Alice Prael leaves in August; her last day in the office is August 13th. She will be leaving for Boston to join the National Digital Stewardship Residency at the JFK Presidential Library.

Conferences, workshops and professional development

Robin Pike attended the International Council on Archives-Section on University Archives (ICA-SUV) conference from July 13-15 in Chapel Hill, NC with Bria Parker (MSD) and Vin Novara (SCPA); they presented a paper titled “‘Is This Enough?’ Digitizing Liz Lerman Dance Exchange Archives Media.”

Robin gave a guest-lecture for The Catholic University of America’s CLSC 747 “Special Collections” on July 20 titled “Management of Digital Programs in Special Collections.”

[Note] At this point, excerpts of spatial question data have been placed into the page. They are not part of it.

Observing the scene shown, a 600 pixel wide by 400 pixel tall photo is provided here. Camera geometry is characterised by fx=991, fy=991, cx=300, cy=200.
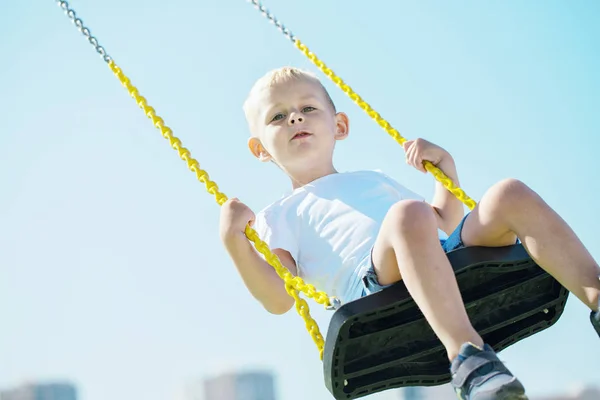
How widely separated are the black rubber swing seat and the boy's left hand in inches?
20.7

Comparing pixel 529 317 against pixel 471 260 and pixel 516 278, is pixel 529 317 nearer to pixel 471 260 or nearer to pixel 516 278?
pixel 516 278

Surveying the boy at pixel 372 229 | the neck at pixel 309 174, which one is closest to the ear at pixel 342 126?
the boy at pixel 372 229

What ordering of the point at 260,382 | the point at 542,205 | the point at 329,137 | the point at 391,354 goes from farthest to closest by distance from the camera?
the point at 260,382
the point at 329,137
the point at 391,354
the point at 542,205

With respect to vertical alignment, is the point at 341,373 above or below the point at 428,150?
below

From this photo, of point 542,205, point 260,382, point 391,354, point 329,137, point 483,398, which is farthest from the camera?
point 260,382

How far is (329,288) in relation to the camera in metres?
3.41

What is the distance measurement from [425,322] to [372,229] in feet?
1.37

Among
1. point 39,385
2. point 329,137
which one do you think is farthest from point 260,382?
point 329,137

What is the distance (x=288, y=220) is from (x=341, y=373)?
756 millimetres

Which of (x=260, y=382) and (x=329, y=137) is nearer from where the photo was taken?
(x=329, y=137)

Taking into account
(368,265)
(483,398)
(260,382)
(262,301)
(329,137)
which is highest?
(260,382)

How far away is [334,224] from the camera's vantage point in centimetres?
345

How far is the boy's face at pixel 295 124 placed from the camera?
12.4 feet

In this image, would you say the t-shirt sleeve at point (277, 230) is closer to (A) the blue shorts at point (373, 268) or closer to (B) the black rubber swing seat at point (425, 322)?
(A) the blue shorts at point (373, 268)
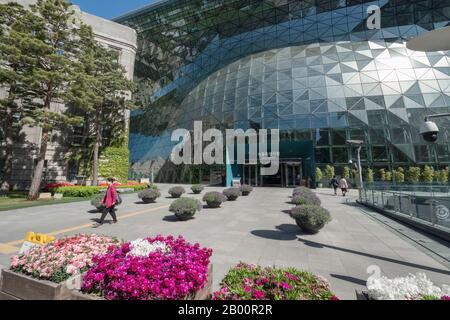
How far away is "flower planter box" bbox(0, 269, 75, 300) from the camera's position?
2.93 m

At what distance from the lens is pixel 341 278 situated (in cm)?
446

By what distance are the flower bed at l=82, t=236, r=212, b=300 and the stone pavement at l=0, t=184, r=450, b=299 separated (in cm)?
149

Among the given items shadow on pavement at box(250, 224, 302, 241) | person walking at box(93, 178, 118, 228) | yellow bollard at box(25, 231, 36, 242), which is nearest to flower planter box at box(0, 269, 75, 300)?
yellow bollard at box(25, 231, 36, 242)

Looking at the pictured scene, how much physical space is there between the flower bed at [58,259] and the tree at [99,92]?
17.6 m

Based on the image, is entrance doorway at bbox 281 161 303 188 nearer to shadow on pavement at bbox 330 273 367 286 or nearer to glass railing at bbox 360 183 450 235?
glass railing at bbox 360 183 450 235

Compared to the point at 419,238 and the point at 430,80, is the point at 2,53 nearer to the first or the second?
the point at 419,238

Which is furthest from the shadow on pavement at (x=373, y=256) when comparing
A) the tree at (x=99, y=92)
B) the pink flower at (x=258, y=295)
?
the tree at (x=99, y=92)

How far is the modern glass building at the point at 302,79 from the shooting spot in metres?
27.6

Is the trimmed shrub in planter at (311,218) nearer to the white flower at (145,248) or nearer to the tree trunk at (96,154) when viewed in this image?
the white flower at (145,248)

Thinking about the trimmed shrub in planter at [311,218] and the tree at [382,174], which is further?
the tree at [382,174]

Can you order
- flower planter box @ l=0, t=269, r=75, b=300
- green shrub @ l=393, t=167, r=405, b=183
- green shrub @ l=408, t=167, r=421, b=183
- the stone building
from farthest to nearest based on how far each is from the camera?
green shrub @ l=393, t=167, r=405, b=183, green shrub @ l=408, t=167, r=421, b=183, the stone building, flower planter box @ l=0, t=269, r=75, b=300

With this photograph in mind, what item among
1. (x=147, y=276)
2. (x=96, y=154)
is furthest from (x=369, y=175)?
(x=96, y=154)

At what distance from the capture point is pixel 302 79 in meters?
31.8
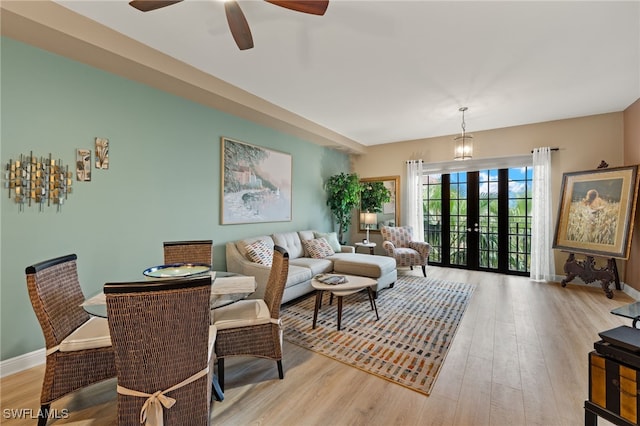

Eric Cartier attended the seventh annual Archival Education and Research Institute (AERI) from July 13-17, an international conference held at the UMD Libraries.

Robin and Eric wrote articles for the Society of American Archivists Recorded Sound Roundtable newsletter Recorded Sound

The Historic Maryland Newspapers Project team visited colleagues around the state to speak about the project at regional meetings organized by Digital Maryland. Attendees at these meetings were from a variety of institutions that hold cultural heritage materials, including public libraries, local historical societies, museums, and churches. The goal of the meetings was to share information about digital initiatives across the state and to hear what the priorities and needs are for making collections available digitally. Liz Caringola attended meetings in Ellicott City and Hagerstown, and Doug McElrath (SCUA) attended the meeting in Easton. Two additional meetings in Aberdeen and Prince Frederick are scheduled in August.


Eric Cartier gave three tours of the Hornbake Digitization Center to 20 attendees during the Archival Education and Research Institute (AERI).